**Listed records**
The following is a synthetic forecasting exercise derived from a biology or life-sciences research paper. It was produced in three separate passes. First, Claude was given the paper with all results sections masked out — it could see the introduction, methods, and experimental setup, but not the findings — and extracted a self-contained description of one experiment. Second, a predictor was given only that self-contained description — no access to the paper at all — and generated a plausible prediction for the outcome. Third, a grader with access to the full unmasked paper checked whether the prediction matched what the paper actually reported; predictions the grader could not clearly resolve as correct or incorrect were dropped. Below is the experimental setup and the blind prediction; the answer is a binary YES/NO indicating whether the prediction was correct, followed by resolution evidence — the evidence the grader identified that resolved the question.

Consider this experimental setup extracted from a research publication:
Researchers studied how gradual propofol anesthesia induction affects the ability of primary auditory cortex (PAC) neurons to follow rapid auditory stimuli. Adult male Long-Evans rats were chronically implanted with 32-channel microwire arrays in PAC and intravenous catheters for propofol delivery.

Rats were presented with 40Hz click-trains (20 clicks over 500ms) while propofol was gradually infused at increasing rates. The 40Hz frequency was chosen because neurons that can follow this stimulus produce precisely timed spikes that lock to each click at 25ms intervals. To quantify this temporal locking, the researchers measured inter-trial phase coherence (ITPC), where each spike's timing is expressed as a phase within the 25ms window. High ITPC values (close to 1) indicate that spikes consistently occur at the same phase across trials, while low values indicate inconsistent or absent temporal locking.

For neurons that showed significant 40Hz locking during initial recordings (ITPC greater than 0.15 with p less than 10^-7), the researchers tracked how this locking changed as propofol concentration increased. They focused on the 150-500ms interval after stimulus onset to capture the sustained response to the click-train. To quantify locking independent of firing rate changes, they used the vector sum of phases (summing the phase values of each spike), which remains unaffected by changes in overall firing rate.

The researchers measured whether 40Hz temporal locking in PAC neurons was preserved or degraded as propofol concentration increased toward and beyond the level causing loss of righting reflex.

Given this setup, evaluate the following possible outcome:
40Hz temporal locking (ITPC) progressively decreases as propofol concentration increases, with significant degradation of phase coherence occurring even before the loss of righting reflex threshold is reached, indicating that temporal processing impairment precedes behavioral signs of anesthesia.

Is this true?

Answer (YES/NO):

**What the task asks**
Exactly and only the lines from the line containing "Rats were presented" through the final line of the records above must be returned.

**Response to this exercise**
Rats were presented with 40Hz click-trains (20 clicks over 500ms) while propofol was gradually infused at increasing rates. The 40Hz frequency was chosen because neurons that can follow this stimulus produce precisely timed spikes that lock to each click at 25ms intervals. To quantify this temporal locking, the researchers measured inter-trial phase coherence (ITPC), where each spike's timing is expressed as a phase within the 25ms window. High ITPC values (close to 1) indicate that spikes consistently occur at the same phase across trials, while low values indicate inconsistent or absent temporal locking.

For neurons that showed significant 40Hz locking during initial recordings (ITPC greater than 0.15 with p less than 10^-7), the researchers tracked how this locking changed as propofol concentration increased. They focused on the 150-500ms interval after stimulus onset to capture the sustained response to the click-train. To quantify locking independent of firing rate changes, they used the vector sum of phases (summing the phase values of each spike), which remains unaffected by changes in overall firing rate.

The researchers measured whether 40Hz temporal locking in PAC neurons was preserved or degraded as propofol concentration increased toward and beyond the level causing loss of righting reflex.

Given this setup, evaluate the following possible outcome:
40Hz temporal locking (ITPC) progressively decreases as propofol concentration increases, with significant degradation of phase coherence occurring even before the loss of righting reflex threshold is reached, indicating that temporal processing impairment precedes behavioral signs of anesthesia.

Is this true?

Answer (YES/NO):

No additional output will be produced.